De repente, me giró, montándome como a un caballo. «Pajea esa polla patética mientras te monto la cara». Se sentó en mi rostro, el coño aplastándome, asfixiándome con su humedad. Lamí frenéticamente, el sabor inundándome la boca, mientras mi mano volaba sobre mi verga, el edging de días haciendo que cada roce fuera tortura. Ella se tocaba las tetas, pellizcándose los pezones, gimiendo: «¡Córrete cuando yo diga, o te enjaulo un mes!». La humillación me excitaba más; saber que controlaba mi orgasmo, que era su juguete, hacía que la polla latiera con fuerza interna, venas hinchadas, pre-semen saliendo a chorros.
El clímax llegó cuando se bajó y me obligó a penetrarla, pero a su ritmo. «Fóllame, pero lento, puto. Y mírame a los ojos». Entré en su coño caliente, apretado, el chapoteo de nuestras pieles uniéndose a los gemidos. Sus uñas se clavaban en mi culo, guiándome, tirando de mi pelo para besarme con saña, mordiendo mi labio hasta que sangró un poco, el sabor metálico mezclándose con el salado de su sudor. «Más rápido, pero no te corras. Quiero sentirte al borde». Supliqué, la voz rota: «¡Ama, no aguanto, déjame!». El olor a semen inminente flotaba, mi polla hinchada dentro de ella, rozando sus paredes resbaladizas. Ella se corrió primero, un grito agudo, el coño contrayéndose alrededor de mí, jugos empapándonos.
«¡Ahora tú, córrete dentro!», ordenó, y exploté. El orgasmo fue brutal, chorros calientes llenándola, el placer físico mezclado con la euforia psicológica de su dominio. Saboreé el sudor de su cuello lamiéndolo, oí mis propios gemidos ahogados, sentí su cuerpo temblando contra el mío. Pero ella no terminó: «Limpia, cornudo. Chupa tu semen de mi coño». Lo hice, la lengua recogiendo la mezcla cremosa, salada y viscosa, el taboo final rompiéndome del todo.

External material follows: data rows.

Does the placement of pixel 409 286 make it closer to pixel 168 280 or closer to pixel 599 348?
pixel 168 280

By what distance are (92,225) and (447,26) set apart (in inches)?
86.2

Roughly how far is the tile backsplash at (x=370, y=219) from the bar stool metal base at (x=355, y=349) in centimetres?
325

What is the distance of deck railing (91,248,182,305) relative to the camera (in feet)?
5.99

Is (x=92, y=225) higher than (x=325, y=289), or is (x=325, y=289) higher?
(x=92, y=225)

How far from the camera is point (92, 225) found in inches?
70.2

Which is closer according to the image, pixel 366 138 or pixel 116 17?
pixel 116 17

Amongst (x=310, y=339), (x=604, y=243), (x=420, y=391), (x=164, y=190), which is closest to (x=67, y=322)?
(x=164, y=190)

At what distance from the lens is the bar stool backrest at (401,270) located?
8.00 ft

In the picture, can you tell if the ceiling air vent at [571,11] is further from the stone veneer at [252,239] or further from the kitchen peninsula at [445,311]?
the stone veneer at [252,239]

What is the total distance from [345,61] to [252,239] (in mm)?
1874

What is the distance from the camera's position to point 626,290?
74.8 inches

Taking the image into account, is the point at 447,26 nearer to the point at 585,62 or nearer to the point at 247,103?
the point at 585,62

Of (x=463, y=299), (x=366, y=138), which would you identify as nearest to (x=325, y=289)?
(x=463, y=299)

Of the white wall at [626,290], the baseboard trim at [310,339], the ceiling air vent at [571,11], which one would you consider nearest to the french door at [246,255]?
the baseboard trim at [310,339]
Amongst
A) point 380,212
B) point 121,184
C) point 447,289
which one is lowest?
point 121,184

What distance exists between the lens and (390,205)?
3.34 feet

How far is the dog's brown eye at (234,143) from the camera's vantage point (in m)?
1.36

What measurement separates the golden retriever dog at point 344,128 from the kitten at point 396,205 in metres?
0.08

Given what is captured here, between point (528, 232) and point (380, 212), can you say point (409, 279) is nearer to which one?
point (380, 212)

Al final, exhaustos en la cama, Laura me acarició la mejilla con una dulzura cruel, reafirmando su poder. «Eres mío ahora, putito. La jaula vuelve a ponerse mañana, y si quieres más, obedeces sin chistar». Asentí, el placer culpable inundándome, aceptando mi lugar como su esclavo voluntario. Me sentía completo en esa sumisión, cachondo por la promesa de más humillación. Joder, si supieras lo que daría por otra noche así… ¿tú aguantarías?